Humoral bağışıklığın ihlalleri arasında uzun süreli solunum yolu hastalıkları, kronik sinüzit, otit vb. İmmünoglobulinler sıklıkla tedavi için kullanılır.

Hücresel bağışıklık mekanizması

Hücresel mekanizma, lenfositlerin, makrofajların ve diğer bağışıklık hücrelerinin varlığıyla sağlanır, ancak bunların tüm faaliyetleri antikorlar olmadan gerçekleşir. Hücresel bağışıklık, çeşitli koruma türlerinin birleşimidir.
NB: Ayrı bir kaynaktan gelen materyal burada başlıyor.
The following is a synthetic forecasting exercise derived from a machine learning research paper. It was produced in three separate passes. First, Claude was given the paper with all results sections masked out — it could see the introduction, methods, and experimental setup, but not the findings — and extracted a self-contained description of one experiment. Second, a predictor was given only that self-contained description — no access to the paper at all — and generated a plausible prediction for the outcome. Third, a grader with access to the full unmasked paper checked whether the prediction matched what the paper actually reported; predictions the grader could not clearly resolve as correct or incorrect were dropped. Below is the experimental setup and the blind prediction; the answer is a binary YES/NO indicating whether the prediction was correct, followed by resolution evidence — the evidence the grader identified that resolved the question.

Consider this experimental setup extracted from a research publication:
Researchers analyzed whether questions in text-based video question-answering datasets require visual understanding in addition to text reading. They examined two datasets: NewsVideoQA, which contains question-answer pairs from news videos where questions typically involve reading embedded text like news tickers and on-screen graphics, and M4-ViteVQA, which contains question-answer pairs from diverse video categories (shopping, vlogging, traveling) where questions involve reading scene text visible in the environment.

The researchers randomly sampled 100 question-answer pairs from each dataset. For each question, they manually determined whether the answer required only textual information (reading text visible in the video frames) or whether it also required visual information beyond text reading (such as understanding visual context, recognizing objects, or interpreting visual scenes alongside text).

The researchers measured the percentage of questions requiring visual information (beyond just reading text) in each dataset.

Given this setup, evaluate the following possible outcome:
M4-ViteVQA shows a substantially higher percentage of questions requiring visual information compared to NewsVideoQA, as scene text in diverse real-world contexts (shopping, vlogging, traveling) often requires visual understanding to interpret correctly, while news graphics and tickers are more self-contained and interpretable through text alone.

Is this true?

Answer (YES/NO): YES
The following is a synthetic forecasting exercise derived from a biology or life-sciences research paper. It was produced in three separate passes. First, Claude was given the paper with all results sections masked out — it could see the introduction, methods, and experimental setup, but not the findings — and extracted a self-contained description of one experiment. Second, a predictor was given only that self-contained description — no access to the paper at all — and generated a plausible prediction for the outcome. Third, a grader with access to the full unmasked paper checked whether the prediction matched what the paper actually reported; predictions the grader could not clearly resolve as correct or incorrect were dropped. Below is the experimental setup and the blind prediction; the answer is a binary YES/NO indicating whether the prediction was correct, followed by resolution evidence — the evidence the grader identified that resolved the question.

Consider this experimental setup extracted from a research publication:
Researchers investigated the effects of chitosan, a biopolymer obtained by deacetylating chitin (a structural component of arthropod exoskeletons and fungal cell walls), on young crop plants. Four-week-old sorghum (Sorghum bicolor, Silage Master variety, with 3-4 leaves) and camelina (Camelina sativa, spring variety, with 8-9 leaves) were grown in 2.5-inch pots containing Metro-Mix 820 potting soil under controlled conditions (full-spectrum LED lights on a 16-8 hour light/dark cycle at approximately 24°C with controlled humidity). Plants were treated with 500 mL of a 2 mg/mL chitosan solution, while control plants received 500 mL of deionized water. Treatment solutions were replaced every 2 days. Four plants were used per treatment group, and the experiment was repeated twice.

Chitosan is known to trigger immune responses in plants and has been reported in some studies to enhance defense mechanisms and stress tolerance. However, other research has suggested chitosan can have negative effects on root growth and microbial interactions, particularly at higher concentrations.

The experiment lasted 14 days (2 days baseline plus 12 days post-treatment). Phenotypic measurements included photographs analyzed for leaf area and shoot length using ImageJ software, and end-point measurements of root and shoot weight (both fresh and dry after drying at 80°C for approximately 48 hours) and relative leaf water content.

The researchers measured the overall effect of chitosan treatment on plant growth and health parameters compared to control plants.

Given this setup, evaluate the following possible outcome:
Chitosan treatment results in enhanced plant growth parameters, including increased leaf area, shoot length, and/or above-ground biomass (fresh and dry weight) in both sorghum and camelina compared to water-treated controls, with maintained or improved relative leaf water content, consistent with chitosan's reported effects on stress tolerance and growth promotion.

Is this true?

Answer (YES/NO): NO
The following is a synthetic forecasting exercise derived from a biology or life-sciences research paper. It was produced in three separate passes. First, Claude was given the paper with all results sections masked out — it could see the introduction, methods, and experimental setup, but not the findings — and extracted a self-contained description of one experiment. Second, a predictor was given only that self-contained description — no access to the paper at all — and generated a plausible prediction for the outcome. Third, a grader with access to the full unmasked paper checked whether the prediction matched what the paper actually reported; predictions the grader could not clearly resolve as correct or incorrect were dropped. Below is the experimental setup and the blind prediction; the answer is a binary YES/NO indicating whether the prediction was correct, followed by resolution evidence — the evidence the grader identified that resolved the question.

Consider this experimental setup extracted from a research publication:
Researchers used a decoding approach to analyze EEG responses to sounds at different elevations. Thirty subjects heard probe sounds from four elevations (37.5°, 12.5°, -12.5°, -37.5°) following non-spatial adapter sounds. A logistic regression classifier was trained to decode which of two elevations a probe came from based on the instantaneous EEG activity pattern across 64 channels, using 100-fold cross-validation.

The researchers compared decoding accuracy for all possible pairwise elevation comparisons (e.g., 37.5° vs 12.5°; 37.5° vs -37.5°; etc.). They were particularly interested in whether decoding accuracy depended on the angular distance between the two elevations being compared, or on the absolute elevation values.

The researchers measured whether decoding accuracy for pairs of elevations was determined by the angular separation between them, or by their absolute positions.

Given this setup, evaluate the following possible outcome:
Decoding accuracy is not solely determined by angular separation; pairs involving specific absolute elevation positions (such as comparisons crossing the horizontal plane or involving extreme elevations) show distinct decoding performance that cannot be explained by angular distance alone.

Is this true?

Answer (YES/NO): NO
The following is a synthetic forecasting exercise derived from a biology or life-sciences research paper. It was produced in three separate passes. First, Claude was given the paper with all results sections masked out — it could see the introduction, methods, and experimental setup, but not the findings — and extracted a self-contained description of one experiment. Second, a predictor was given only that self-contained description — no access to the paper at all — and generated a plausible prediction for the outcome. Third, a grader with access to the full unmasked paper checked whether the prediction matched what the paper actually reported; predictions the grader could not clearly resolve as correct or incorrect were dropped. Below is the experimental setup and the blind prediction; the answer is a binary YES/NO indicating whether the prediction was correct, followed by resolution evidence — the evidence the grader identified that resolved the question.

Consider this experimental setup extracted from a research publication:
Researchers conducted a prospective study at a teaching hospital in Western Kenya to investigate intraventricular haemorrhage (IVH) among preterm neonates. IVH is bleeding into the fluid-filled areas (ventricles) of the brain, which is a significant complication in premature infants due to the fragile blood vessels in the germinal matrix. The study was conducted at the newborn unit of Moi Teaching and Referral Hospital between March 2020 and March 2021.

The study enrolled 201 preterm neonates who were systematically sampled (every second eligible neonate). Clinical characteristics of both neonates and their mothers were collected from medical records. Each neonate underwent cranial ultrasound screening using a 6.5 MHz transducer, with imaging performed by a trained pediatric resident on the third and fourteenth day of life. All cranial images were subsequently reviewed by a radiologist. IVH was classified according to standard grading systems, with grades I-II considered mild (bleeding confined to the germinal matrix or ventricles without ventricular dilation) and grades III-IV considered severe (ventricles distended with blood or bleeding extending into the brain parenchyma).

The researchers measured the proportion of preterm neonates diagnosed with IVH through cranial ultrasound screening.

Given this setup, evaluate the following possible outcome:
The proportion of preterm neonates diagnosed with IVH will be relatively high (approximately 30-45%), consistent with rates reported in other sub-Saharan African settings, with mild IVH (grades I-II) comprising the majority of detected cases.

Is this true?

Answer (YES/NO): YES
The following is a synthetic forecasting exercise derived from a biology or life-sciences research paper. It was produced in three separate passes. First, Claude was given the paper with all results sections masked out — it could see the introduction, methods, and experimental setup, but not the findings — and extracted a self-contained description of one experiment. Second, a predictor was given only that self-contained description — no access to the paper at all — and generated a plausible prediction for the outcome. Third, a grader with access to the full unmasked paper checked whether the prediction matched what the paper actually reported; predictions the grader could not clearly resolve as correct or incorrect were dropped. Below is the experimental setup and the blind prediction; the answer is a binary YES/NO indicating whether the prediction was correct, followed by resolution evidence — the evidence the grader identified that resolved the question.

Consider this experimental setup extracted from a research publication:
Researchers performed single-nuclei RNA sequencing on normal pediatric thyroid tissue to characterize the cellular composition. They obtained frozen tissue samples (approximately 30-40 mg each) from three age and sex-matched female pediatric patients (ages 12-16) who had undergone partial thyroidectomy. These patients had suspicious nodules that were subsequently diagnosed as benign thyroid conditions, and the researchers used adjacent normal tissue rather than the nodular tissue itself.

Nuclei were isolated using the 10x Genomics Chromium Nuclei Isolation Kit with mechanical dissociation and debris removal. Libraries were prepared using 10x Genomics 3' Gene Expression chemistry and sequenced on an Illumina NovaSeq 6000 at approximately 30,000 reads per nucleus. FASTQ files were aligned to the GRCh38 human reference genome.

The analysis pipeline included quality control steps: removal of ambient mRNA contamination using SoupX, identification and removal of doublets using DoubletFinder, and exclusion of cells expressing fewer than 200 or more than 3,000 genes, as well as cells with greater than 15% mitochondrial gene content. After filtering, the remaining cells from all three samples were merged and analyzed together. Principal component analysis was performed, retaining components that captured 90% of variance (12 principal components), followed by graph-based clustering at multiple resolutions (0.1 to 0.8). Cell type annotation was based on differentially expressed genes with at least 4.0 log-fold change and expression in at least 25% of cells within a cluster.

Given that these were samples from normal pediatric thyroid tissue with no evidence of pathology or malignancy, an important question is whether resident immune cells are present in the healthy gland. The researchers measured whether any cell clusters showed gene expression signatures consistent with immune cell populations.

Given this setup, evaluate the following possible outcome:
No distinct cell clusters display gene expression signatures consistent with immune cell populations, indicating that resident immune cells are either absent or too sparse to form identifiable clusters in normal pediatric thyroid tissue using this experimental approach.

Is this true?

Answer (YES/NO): NO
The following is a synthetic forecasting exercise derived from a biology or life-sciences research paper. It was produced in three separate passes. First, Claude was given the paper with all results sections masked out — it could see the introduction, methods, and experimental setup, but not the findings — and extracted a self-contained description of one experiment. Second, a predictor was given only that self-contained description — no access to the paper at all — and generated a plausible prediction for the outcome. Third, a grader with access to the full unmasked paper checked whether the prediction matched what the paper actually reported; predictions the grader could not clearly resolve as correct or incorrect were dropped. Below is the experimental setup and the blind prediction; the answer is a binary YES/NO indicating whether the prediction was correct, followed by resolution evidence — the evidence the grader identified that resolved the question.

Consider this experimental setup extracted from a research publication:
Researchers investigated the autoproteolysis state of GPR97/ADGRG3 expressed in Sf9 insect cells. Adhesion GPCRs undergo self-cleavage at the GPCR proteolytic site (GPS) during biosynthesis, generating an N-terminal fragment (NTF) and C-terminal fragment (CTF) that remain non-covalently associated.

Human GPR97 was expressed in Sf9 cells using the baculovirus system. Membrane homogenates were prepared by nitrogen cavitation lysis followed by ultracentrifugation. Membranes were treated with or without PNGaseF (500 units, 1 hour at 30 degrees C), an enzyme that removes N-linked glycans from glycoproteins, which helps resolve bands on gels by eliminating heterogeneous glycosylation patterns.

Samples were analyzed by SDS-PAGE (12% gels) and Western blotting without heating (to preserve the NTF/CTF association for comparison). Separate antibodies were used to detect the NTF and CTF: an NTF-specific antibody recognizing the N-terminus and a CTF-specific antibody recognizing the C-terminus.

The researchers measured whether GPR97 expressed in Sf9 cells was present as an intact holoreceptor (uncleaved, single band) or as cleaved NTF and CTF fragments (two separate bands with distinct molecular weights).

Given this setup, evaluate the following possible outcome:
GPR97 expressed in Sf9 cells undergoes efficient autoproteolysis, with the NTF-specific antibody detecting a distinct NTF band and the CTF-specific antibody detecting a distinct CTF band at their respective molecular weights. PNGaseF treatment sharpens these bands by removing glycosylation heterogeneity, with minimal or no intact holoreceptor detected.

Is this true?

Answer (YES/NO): NO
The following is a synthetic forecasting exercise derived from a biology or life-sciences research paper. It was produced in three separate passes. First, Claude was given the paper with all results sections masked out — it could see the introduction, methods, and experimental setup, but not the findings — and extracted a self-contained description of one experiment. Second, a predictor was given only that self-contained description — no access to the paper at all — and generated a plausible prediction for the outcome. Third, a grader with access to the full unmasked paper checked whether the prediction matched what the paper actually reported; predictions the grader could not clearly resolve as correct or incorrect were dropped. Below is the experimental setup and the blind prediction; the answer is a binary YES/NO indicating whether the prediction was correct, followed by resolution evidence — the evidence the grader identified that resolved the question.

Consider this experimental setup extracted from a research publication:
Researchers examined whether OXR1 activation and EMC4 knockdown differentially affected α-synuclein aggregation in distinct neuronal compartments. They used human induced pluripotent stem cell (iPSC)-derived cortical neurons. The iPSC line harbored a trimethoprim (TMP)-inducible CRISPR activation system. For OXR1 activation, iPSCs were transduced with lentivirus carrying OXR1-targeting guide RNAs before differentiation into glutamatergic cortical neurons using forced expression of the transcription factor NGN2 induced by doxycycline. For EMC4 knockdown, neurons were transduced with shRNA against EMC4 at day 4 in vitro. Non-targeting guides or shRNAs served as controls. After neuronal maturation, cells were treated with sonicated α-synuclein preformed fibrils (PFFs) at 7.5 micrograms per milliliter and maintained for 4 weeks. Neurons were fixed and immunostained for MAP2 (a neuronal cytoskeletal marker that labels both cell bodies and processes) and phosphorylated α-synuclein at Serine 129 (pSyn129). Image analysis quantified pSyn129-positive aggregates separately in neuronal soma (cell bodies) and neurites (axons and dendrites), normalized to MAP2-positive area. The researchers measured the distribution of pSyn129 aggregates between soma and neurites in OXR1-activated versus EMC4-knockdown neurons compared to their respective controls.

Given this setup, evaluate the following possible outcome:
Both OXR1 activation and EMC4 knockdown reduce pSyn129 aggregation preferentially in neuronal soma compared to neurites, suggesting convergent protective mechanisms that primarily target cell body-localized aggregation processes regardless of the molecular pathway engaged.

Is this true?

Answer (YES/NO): NO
Her şeyden önce bunlar aynı zamanda antijenlerin vücuda nüfuz etmesini ilk önleyen cilt hücreleri ve mukozalardır. Bir sonraki bariyer, yabancı bir maddeye yapışmaya çalışan kan granülositleridir. Hücresel bağışıklığın bir sonraki faktörü lenfositlerdir.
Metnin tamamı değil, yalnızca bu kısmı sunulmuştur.